PASSAGE PROVIDED

::::::

10 Consumer Defensive Stocks to Buy Now

Consumer spending habits are evolving under the weight of rising costs and economic uncrtainty, prompting investors to reevaluate where they place their confidence. In this climate, companies that supply essential goods—groceries, household necessities, and personal care products—are drawing renewed interest. These firms operate in sectors where demand holds steady regardless of broader financial trends, offering a measure of stability in unpredictable times. Kroger interim CEO Ron Sargent recently underscored this shift during the company’s Q1 earnings call, noting that “customers are managing their budgets carefully and shifting toward value-oriented items, including private-label and promotional products.” His remarks echo a growing consensus among retail leaders: consumers aren’t cutting back on what they need—they’re being smarter about how they buy it.

This renewed focus on value plays directly into the strengths of the consumer defensive sector. Firms with established distribution networks, trusted brands, and operational discipline are well-positioned to meet current demand patterns while protecting margins. As a result, investors are viewing these businesses not just as defensive plays, but as steady performers in a market searching for balance. For those looking to shield their portfolios while still participating in long-term growth, the case for consumer defensive stocks is gaining strength.

::::::

(Saved data entries)
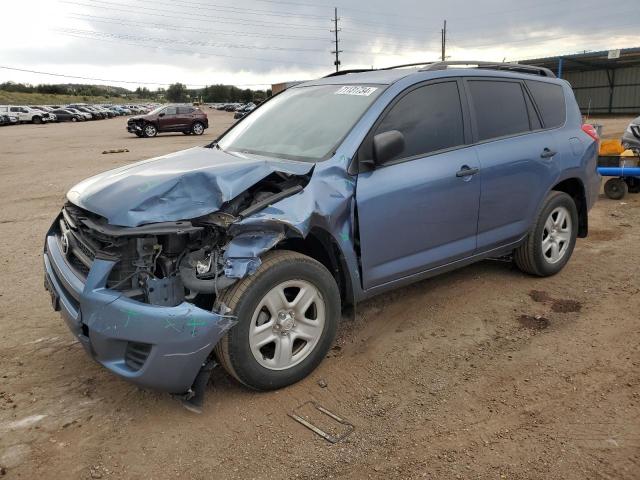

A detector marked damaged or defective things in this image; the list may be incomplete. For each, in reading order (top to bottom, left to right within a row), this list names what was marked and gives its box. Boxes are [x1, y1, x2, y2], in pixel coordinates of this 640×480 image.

cracked bumper [43, 225, 236, 394]
bent hood [67, 145, 312, 226]
damaged toyota rav4 [43, 61, 600, 404]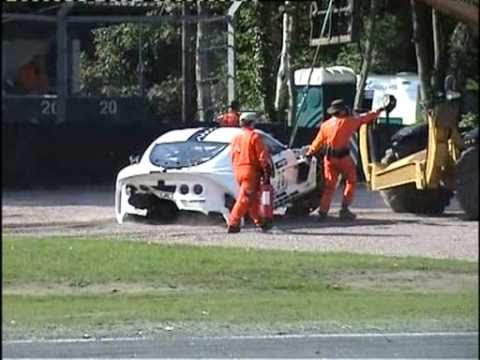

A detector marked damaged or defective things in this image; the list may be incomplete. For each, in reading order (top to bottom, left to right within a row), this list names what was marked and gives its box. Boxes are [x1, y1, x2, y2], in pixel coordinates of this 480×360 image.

::::::

TASKS AND EXERCISES
(a) In the article on consumer defensive stocks, revise the portion starting with "Consumer spending habits" and going on through "they buy it.", replacing "groceries" with "food staples".
(b) According to the article on consumer defensive stocks, what kinds of items did Kroger's interim CEO say customers are shifting toward?
(c) Summarize the article on consumer defensive stocks in two sentences.

ANSWERS GIVEN
(a)
Consumer spending habits are evolving under the weight of rising costs and economic uncrtainty, prompting investors to reevaluate where they place their confidence. In this climate, companies that supply essential goods—food staples, household necessities, and personal care products—are drawing renewed interest. These firms operate in sectors where demand holds steady regardless of broader financial trends, offering a measure of stability in unpredictable times. Kroger interim CEO Ron Sargent recently underscored this shift during the company’s Q1 earnings call, noting that “customers are managing their budgets carefully and shifting toward value-oriented items, including private-label and promotional products.” His remarks echo a growing consensus among retail leaders: consumers aren’t cutting back on what they need—they’re being smarter about how they buy it.

(b) Value-oriented items, including private-label and promotional products.

(c) Rising costs and economic uncertainty are changing consumer spending and drawing investor interest to companies that supply essential goods, whose demand holds steady. Kroger's interim CEO noted that customers are shifting toward value-oriented items, and this focus on value favors consumer defensive firms with established distribution, trusted brands, and operational discipline, strengthening the case for their stocks.